It's Like Déjà Vu All Over Again
"You could probably waste an entire day on the preceding links alone. But why take chances? We also give you Paul Snively..." — John Wiseman, lemonodor
TransWarp is a general purpose Aspect-Oriented Programming, Generative Programming, and CASE toolkit for Python. [Lambda the Ultimate]
This all sounds like patching the seriously flawed OOP model. Don't get me wrong. OOP is brilliant, 20 years ago; a factor 2^(-20/1.5) of today's memory and speed. But the model is so counterintuitive in various ways. One problem is that classes are ability-based. It lists all the things the object can contain, and what it can do. This is not so in the real world, where classes are restriction-based. F.e. a real-life car class says that a car is motorised, has more than 2 wheels and some other things. It specifically does not mention a color. This does not mean a car doesn't have a color, just that it isn't restricted. Yet most xml schema languages have chosen to copy the OOP model and don't allow other elements by default. As if it is possible to know in advance what there is to say about an object. (Try listing everyting there is to say about a human being.)
The model isn't necessarily flawed. Whether you believe it is—and in particular, whether you believe it is along the specific dimension the above author indicates—depends highly upon whether you're attempting to adopt open- or closed-world semantics.

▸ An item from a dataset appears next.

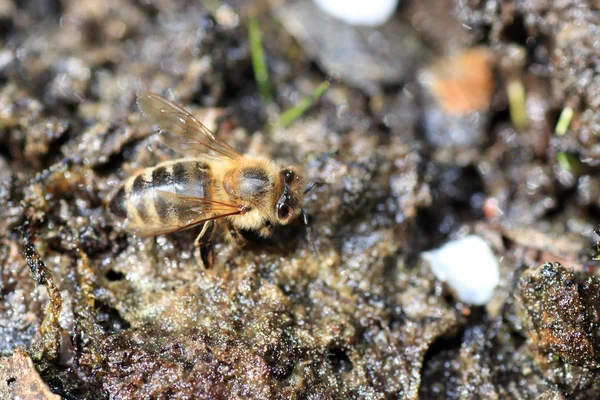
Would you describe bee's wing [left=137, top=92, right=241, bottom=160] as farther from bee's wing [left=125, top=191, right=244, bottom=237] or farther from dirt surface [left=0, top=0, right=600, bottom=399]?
bee's wing [left=125, top=191, right=244, bottom=237]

Frame-based knowledge representation systems grapple with the same issues and, while they strongly resemble object-oriented programming systems, they sometimes have surprising features for addressing the specific issue of "what if I want to attach a new property to this object?" or, harder still, "what if I no longer want this object to have this property?" See LOOM and PowerLOOM, the CLASSIC family of knowledge representation systems, or FramerD to see how they deal with the issue.